Vacances au ski : vers un retour à la normale pour la saison 2021/22 ?

Privés de ski l’an dernier, les français s’impatientent de retrouver les pistes : certaines stations affichent déjà complets. Le secteur du tourisme de montagne montre un bel optimisme cette année, mais reste impacté par la baisse du pouvoir d’achat des français.
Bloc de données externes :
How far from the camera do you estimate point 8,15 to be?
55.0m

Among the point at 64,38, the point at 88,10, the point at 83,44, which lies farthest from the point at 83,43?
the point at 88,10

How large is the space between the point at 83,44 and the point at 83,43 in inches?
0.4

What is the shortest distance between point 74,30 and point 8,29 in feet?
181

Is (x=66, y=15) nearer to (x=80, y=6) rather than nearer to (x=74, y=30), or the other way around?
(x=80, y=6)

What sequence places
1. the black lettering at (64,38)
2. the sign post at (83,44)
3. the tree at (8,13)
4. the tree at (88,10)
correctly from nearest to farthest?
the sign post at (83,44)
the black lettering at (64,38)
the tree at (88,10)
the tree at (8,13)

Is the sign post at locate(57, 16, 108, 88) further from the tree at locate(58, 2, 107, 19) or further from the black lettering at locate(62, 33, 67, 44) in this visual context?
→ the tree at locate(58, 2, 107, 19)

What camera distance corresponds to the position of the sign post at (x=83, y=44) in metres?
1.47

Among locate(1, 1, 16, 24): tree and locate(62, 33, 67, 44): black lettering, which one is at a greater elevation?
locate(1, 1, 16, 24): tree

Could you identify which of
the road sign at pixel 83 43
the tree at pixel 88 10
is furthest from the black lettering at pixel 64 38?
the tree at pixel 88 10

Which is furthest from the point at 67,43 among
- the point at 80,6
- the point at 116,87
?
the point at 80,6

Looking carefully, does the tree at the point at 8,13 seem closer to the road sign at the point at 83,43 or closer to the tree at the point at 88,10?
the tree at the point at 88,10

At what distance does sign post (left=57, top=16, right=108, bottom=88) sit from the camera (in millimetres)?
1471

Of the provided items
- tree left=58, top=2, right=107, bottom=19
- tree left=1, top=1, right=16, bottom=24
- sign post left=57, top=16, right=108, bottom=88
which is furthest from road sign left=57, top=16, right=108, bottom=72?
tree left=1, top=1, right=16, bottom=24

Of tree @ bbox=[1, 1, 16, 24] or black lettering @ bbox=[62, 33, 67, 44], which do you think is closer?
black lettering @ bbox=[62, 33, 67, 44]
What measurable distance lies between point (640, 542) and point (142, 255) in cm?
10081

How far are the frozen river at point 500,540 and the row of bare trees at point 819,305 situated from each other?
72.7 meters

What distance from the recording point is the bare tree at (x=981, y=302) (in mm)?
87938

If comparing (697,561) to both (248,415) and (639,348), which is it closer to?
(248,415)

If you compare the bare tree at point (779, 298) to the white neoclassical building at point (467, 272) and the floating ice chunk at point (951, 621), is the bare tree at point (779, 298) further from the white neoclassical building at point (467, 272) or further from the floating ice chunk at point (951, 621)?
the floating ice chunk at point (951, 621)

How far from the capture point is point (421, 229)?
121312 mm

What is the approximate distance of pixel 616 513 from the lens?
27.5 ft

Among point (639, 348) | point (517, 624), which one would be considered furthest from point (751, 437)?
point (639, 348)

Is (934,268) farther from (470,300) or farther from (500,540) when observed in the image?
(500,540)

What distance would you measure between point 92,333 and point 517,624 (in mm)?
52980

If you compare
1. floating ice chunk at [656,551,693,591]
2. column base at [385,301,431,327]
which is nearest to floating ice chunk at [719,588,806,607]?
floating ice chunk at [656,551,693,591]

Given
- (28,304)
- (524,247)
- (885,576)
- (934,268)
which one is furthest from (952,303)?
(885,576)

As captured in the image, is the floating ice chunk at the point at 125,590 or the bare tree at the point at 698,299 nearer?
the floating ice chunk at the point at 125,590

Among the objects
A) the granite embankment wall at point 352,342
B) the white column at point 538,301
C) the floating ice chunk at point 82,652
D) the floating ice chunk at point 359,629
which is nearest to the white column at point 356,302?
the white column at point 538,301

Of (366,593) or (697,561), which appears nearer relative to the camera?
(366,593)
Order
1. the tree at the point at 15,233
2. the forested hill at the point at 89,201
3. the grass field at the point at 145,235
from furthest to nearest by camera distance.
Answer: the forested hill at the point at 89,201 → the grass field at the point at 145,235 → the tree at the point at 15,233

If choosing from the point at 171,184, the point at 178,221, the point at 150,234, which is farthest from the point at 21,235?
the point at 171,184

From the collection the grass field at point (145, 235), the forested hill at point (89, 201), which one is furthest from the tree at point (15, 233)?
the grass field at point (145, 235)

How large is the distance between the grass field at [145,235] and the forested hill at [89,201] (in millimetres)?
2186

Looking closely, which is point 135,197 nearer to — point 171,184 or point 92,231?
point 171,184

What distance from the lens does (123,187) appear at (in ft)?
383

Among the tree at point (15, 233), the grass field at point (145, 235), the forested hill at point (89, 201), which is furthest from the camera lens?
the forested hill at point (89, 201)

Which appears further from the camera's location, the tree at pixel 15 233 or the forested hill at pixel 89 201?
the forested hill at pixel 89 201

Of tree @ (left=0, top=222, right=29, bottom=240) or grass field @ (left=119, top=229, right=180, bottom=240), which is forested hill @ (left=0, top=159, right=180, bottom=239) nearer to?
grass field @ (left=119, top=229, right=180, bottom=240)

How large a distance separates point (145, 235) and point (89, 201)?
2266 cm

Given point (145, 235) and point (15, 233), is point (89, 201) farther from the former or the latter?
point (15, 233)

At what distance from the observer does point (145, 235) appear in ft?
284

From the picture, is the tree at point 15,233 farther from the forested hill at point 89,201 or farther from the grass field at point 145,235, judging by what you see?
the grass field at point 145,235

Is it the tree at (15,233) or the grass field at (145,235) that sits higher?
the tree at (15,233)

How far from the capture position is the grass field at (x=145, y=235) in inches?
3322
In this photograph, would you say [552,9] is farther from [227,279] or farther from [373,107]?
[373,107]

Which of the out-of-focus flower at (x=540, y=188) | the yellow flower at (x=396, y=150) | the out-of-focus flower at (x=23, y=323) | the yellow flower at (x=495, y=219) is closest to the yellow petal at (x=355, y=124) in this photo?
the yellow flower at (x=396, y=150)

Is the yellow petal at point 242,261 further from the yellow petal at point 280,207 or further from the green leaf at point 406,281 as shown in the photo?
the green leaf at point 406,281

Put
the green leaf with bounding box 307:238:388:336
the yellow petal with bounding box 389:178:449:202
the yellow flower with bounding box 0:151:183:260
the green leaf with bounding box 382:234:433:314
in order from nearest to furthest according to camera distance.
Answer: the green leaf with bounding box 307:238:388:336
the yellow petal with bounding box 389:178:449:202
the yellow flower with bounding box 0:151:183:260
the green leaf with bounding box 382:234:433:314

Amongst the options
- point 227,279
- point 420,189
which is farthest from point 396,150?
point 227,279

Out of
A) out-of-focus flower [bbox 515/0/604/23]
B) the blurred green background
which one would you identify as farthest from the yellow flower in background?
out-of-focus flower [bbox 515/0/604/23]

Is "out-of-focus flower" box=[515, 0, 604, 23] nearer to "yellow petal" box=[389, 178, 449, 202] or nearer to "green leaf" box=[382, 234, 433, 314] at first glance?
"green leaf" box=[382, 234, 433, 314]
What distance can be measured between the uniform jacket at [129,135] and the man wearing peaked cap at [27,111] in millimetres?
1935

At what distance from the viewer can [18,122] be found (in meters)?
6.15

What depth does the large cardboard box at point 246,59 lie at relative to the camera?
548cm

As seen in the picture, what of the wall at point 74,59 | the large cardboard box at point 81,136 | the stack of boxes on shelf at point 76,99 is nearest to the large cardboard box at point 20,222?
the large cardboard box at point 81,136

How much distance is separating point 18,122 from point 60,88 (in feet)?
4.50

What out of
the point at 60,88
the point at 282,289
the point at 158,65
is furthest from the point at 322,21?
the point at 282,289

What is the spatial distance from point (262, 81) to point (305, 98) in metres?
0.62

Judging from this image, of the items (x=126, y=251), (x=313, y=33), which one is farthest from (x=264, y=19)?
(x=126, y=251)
En cette période post-Covid, les 230 stations de montagne françaises se préparent à accueillir de nouveau les skieurs et certaines d’entre elles sont déjà ouvertes. Selon une étude d’OpinionWay pour la société Ginkoia, 20 % des français envisagent de partir en vacances à la montagne, soit deux fois plus que l’an dernier. La durée du séjour envisagée reste intacte : 7 jours en moyenne pour la majorité des sondés.

Une impatience du côté des français

Frédéric Porte, directeur de la station de Tignes a estimé au Figaro (dans un article publié en novembre) que le premier week-end d’ouverture est à la hauteur de ses attentes : « Le démarrage est légèrement meilleur que les dernières années avant-Covid (…) La tendance montre une certaine impatience du côté des Français, au contraire de la clientèle étrangère, plus prudente que d’habitude », a ajouté Frédéric Porte.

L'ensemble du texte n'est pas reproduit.